Protocols

How can the use of ‘protocols’ help establish and legitimize listening as a reliable research methodology across disciplines?

In what ways can a protocol retain critical and creative vibrancy?

Through each phase of LxDII, listening protocols and vocabularies have been two interlinked aspects of the research project.

They have now been brought together on our new interactive Platform for Listening Protocols and Vocabularies created by our partner Finetuned.

Historically, benefits of listening have been neglected in most disciplines due to its perceived unreliability. Recently there has been a marked sonic turn across the arts and humanities, with a growing interest in sound and listening. However, in science, despite evidence of a broad interest in sound, listening is used mainly as a qualitative process, considered to lack legitimacy and viewed as subjective and peripheral to established data analysis methods, and being in need of technological (visual) verification.

In response, a core part of the research project is dedicated to the development of ‘listening protocols’ that organise and articulate listening in a way that is useful and adaptable to various disciplines, enabling and legitimising sonic processes and materialities as part of research and knowledge production. Such protocols are derived from practice and the observation of practice, and take the form of an instructive document that while providing a shareable framework retain space for the contingency and unrepeatability of sound.

There is an intrinsic paradox in our aim to organise the unrepeatable and contingent practice of listening into protocols, which are frameworks for ensuring repeatability and reliability. Protocols by their very nature reduce processes into articulable formulas and steps. Sound’s knowledge when it is not reduced to data and semantic reference, refuses such an organisation. This project engages very deliberately in this paradox, aiming to find a shareable and transferable methodology without ignoring the particularity of listening and sound.

For this reason these protocols are worked out from practice rather than theories or instructions. Their format and content is developed from the listening processes observed during the fieldwork of phases 1 and 2. During that time we work with home and partner institutions, observing and analysing their listening approaches, to develop six sample protocols. Subsequently we test these protocols on the partner disciplines of phase 3, which while concerned with sound do not necessarily listen as part of their work. During Phases 4 and 5 we refine best practice protocols and apply them via sonification to the largely unsound context of social exclusion (LSE).

Workshop on Protocols: Edinburgh University

We are interested in building protocols for a variety of reasons:

  • to explore the possibility for developing best practice models and transferable methodologies across disciplines
  • to test protocols in disciplines that do not involve sound or sonic data
  • to identify the pedagogical impact such protocols might have in teaching and learning and the possibility for their intervention in curriculum design.

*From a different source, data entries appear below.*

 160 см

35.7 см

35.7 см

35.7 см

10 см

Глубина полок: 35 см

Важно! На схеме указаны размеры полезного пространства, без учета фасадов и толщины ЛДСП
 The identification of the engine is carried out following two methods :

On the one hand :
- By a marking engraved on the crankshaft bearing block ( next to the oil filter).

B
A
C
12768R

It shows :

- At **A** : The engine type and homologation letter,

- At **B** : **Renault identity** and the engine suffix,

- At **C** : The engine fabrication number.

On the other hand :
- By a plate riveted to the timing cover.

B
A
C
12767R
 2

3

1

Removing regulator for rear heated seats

We do not want to create a cookbook of listening through the development of protocols and recognise the threat of homogeneity and deskilling that protocols can induce. Art and design can offset some of this anxiety through creative histories of manifesto making and text/graphic scores. With this in mind we are leaning on the implied legitimacy of the protocol itself in the hope of making our own that can be shared and useful; that carries a sense of social responsibility; that can be generative and disruptive; and have pedagogical impact and perhaps even evidence itself as a mapping, questioning or diagrammatic score. Hence, we are conceptually framing this research strand as a ‘protocoling’: an ongoing doing and practicing generated from embedded fieldwork, workshops and public co-construction.